After initiation, any talk or
thought about the former life is discouraged; the past is irrelevant now and
age is reckoned from the new birthday.
Most sects are rather moderate in their practices, but some can be quite extreme. Some of the more well known sects are: the Naga babas, the Gorakhnathis or Yogis, the Udasin, the Aghoris, and the Ramanandis,
The Naga sadhus or 'warrior-ascetics'
Naga sadhus are a large and a prominent Shaiva sect, who have existed since the prehistoric past. The Naga sect is subdivided into Akharas, i.e. 'regiments', like an army. Their display of weaponry -- sticks, spears, swords and especially the trident -- have a mostly symbolic function. Among the Nagas are many sadhus who walk about naked.
High up in the icy Himalayas, but naked all the same, Bhola Giri Nagababa blows the serpentine horn, called nagphani, or 'cobra-hood', producing one piercing note. This instrument is related to the cobra (naga), the intimate companion of Lord Shiva, always coiled around his neck.

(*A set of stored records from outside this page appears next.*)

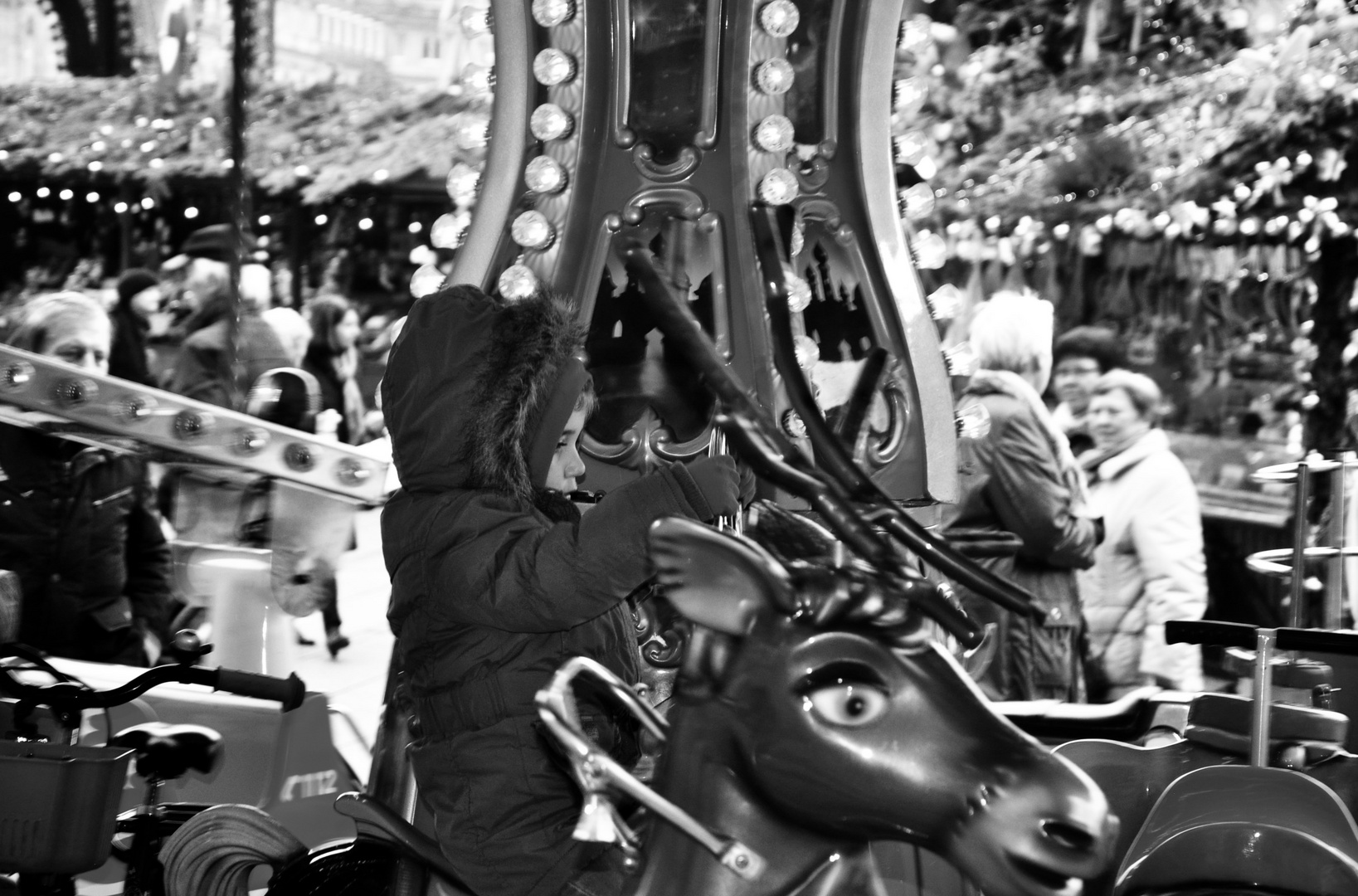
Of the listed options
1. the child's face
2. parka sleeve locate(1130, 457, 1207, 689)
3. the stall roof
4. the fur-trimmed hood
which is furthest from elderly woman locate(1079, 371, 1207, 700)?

In their nakedness they do not emanate sexuality. On the contrary, they control, inhibit the sexual 'vibrations', retaining its energy so it can be mystically transformed into psychic and spiritual power.
The chilam, a clay pipe smoked by many sadhus through cupped hands, is filled with tobacco and hashish. Abbé Dubois, a French missionary who lived in India from 1792 to 1823, observed in his Hindu Manners, Customs and Ceremonies: "they attach to their generative organs a heavy weight which they drag about until the power of muscles and nerves is completely destroyed." These asanas are still practised today.